2 juillet 2014

Un pas en avant pour mettre fin aux violations des droits de l’homme par les entreprises transnationales

Genève, 27 Juin 2014

Le Conseil des Droits de l’Homme des Nations Unies a décidé de commencer à élaborer un instrument international juridiquement contraignant pour mettre fin aux violations des droits de l’homme par les entreprises transnationales et autres entreprises similaires et à leur impunité.

Dans le cadre de son action en faveur du droit à l’alimentation et autres droits connexes, FIAN a documenté différents cas de violations des droits de l’homme par les entreprises transnationales. FIAN a également relevé que les standards volontaires existants en matière de régulation n’assurent pas une protection adéquate, ni un remède contre ces violations.

Sur la base de son expérience et de son travail de cas, et en alliance avec plus de 600 organisations de la société civile du monde entier, FIAN a mené son plaidoyer en faveur de l’adoption d’un instrument international juridiquement contraignant sur les entreprises transnationales et les droits de l’homme. La résolution adoptée par le Conseil des Droits de l’Homme représente un significatif pas en avant en vue d’assurer le respect et la protection des droits de l’homme.
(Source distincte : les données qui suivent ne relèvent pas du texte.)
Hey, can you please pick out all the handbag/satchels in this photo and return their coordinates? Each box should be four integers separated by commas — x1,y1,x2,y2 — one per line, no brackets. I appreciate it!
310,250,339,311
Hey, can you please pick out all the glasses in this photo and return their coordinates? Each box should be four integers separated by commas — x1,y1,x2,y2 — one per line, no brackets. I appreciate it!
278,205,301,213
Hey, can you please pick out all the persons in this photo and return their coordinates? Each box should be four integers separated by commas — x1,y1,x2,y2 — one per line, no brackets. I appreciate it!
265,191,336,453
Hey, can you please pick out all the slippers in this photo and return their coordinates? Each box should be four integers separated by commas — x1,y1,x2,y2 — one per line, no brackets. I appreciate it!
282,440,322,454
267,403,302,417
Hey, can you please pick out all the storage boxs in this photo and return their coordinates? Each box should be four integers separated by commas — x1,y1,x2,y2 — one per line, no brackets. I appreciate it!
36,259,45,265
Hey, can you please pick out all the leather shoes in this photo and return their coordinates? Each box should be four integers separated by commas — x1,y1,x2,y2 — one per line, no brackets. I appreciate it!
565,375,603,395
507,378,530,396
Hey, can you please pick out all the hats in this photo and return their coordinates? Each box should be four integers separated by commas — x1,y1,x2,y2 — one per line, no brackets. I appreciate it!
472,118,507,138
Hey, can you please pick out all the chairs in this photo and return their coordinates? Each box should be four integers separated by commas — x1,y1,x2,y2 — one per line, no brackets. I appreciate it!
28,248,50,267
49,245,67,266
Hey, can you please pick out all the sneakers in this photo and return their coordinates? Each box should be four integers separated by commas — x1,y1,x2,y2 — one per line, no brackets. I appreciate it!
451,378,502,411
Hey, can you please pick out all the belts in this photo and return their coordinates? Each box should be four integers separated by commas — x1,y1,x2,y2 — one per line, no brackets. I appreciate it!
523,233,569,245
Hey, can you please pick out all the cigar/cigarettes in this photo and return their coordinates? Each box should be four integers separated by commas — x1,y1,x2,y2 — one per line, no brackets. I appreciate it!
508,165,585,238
" En tant que membre de l’Alliance pour le Traité’, FIAN continuera à participer à ce processus et soutiendra le travail du groupe de travail intergouvernemental afin de garantir que le point de vue des communautés touchées par les violations soit entendu et pris en compte au cours du débat sur l’élaboration" a déclaré Ana Maria Suarez Franco, représentante permanente de FIAN International aux Nations Unies à Genève.

Particulièrement importante sera l’intégration dans les discussions du groupe de travail des droits des plus marginalisés, comme les peuples autochtones, les femmes ou les paysans, ainsi que la protection des défenseurs des droits de l’homme. De plus, l’instrument adopté devra préciser la portée des obligations extraterritoriales de l’Etat où l’entreprise responsable des violations, ou l’entité qui la contrôle, a son centre d’activité, est domiciliée, ou mène des activités d’entreprise substantielles.

FIAN appelle à un processus d’élaboration public et transparent qui puisse assurer la participation de la société civile et des mouvements sociaux qui travaillent pour promouvoir la responsabilité des entreprises. De plus, FIAN encourage tous les Etats membres du Conseil des Droits de l’Homme, y compris ceux qui ont voté contre la résolution en question ou qui se sont abstenus, à participer de manière constructive aux travaux du groupe intergouvernemental. Une telle participation permettra d’adopter des formes de régulation efficaces dans ce domaine au niveau international, de réaffirmer la primauté des droits de l’homme, et de rendre possible de tenir responsables les entreprises transnationales.